The Government of the Atacama launched a promising initiative to provide tech tools to revive artisanal fishing, protect marine life, and promote ecotourism. And it’s working!
Chañaral de Aceituno is a remote and serene Chilean village enveloping a Pacific cove on the southern reaches of the world’s driest desert. Most days are cool and overcast, with blustery winds blowing off the ocean. And on most days, just as they have for hundreds of years, families wait on the shore with warm drinks to greet fishermen returning with the day’s catch.
But in 2010, an 8.8 earthquake triggered a series of tsunamis that destroyed seventy percent of local fishing fleets along Chile’s central coast. With the boats and equipment of small-scale fishermen lost to the waves, industrialized fishing seized the opportunity to take hold, spawning years of complex political debate among artisanal fishermen, commercial interests, and the Chilean government. The livelihoods of more than 24,000 fishermen were directly impacted by the tsunami, and the industrialization of nearby waters affected tens of thousands more.
The people of Chañaral had relied on artisanal fishing practices for generations, netting sardines or diving for mollusks from brightly painted wooden vessels called panchitas. But, with the arrival of southbound trawlers from Antofagasta, Chañaral quickly found itself in heavily exploited seas. The local fishermen were forced to seek alternative work and abandon their customs. As the fish stock depleted, the town’s traditions, its financial stability, and the sustainability of the ecosystem were under threat. Chañaral’s formerly balanced trinity of the past, the present, and the natural world was close to disappearing.
Throughout Chañaral’s history, its people coped with environmental disasters, and these collective experiences in an isolated region created a culture that is unshakably resilient. For nearly a decade after commercial boats invaded ancestral fishing grounds, the people of Chañaral resisted. They tenaciously opposed Chile’s legislation sanctioning the outsiders’ presence, fought back against the proposed construction of a megaport, and demanded protections for their traditional fishing practices and local marine life. And they were finally heard.
Earlier this summer, the Regional Government of the Atacama, in cooperation with the Simon de Cirene organization, launched its “Support and Technical Assistance Program for Personal Fishing” in an effort to revitalize Chañaral’s economy. The initiative delivers modern equipment like wetsuits, drones, generators, solar kits, freezers, and high-tech shellfish harvesting tools (including education on how to use them) to the area’s marine-based workforce.
Chile’s laws have also caught up over the last few years. The country made significant progress in protecting oceanic environments by making science-based political decisions, including passing numerous regulations to control industrial fishing. Bans during breeding seasons safeguard spawning and juvenile fish to aid in population recovery, quantity limits prevent overfishing and maintain the water’s biological equilibrium, and zoning rules restrict commercial access to twenty-three percent of Chile’s shores.
In 2021, Chile approved the creation of the first bi-regional conservation area in the country, the Humboldt Archipelago Protected Area, encompassing nearly 1.5 million acres of coastal land along the Atacama and Coquimbo shores, including nearby islands. This year, the Chilean Council of Ministers for Sustainability commemorated the creation of that area with expanded protections that include the adjacent waters, an idea that was first proposed 19 years ago. Now more than 2,000 square miles of seas are sheltered from mining and megaport construction and traffic.

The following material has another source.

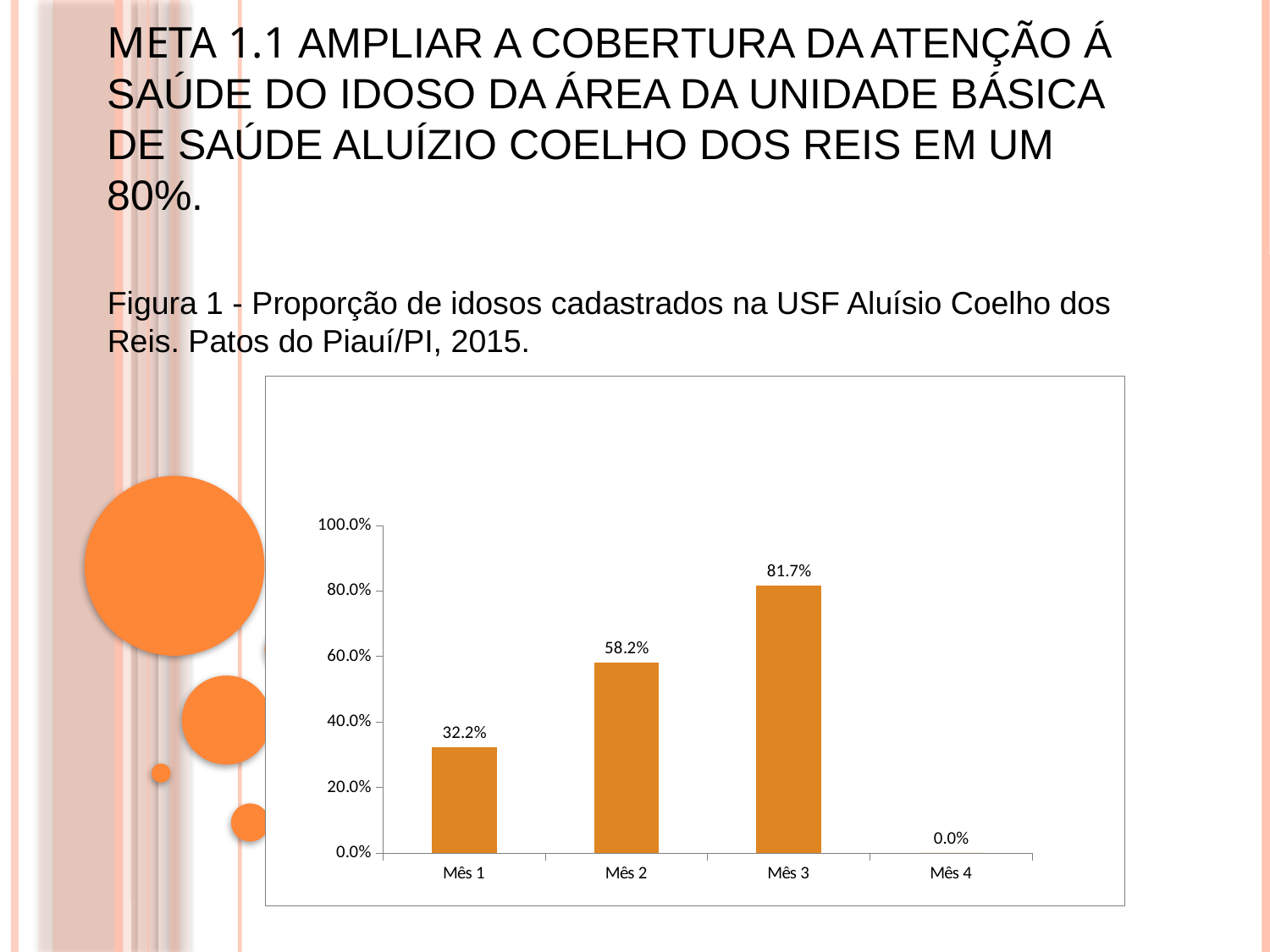
What is the value for Mês 1? 32.2% Which month has the lowest value? Mês 4 Which month has the highest value? Mês 3 What is the difference between the values for Mês 2 and Mês 1? 26.0% What is the value for Mês 2? 58.2% What is the value for Mês 4? 0.0% What kind of chart is shown on the slide? Bar chart What is the value for Mês 3? 81.7% Is the value for Mês 3 greater or less than 80.0%? greater Which is larger, the value for Mês 1 or the value for Mês 2? Mês 2 How many categories are shown on the x axis? 4 What is the difference between the values for Mês 3 and Mês 2? 23.5%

The people of Chañaral have widely celebrated Chile’s layered investments to revive the town’s economy and protect the most biodiverse and ecologically important area in this corner of the Pacific. Chañaral’s waters are a paradise for aquatic life, home to bottlenose dolphins, penguins, sea lions, and three species of whales.
In a region where the native environment directly supports people’s income, the necessity of conservation would be risky to ignore. Protection efforts diversify, and therefore strengthen, Chañaral’s income streams by attracting travelers. The town’s residents have embraced marine-based tourism because it doesn’t require the community to abandon its traditions; it blends their deeply rooted artisanal fishing customs with contemporary opportunities in ecotourism. Most fishermen in Chañaral now have secondary roles as water guides and are voluntarily part of a collective that distributes any tourism wealth equally among them.

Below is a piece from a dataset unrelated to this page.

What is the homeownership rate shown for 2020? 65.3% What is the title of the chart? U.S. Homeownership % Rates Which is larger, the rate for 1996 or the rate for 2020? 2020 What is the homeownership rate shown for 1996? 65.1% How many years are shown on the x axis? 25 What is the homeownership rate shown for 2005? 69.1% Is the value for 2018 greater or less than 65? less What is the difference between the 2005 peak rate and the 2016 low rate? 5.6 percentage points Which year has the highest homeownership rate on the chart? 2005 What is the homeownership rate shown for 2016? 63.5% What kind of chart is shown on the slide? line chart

On the dock stretching into Chañaral’s golden-sand cove, some children play as they wait for returning fishermen, while a group of travelers are buckled into fluorescent life jackets, preparing for a safe sail through Chañaral’s choppy, steel blue seas on a tailored-by-day wildlife tour. They’re in search of the elusive blue whale, the largest mammal ever to live, looking for a signature air spout or a mottled white shape hovering below the ocean’s surface. Whether or not they catch a glimpse, they’ve contributed to the comeback of a persevering, buoyant gem on Chile’s Atacama coast — a destination that those in the know are quietly hoping doesn’t boom.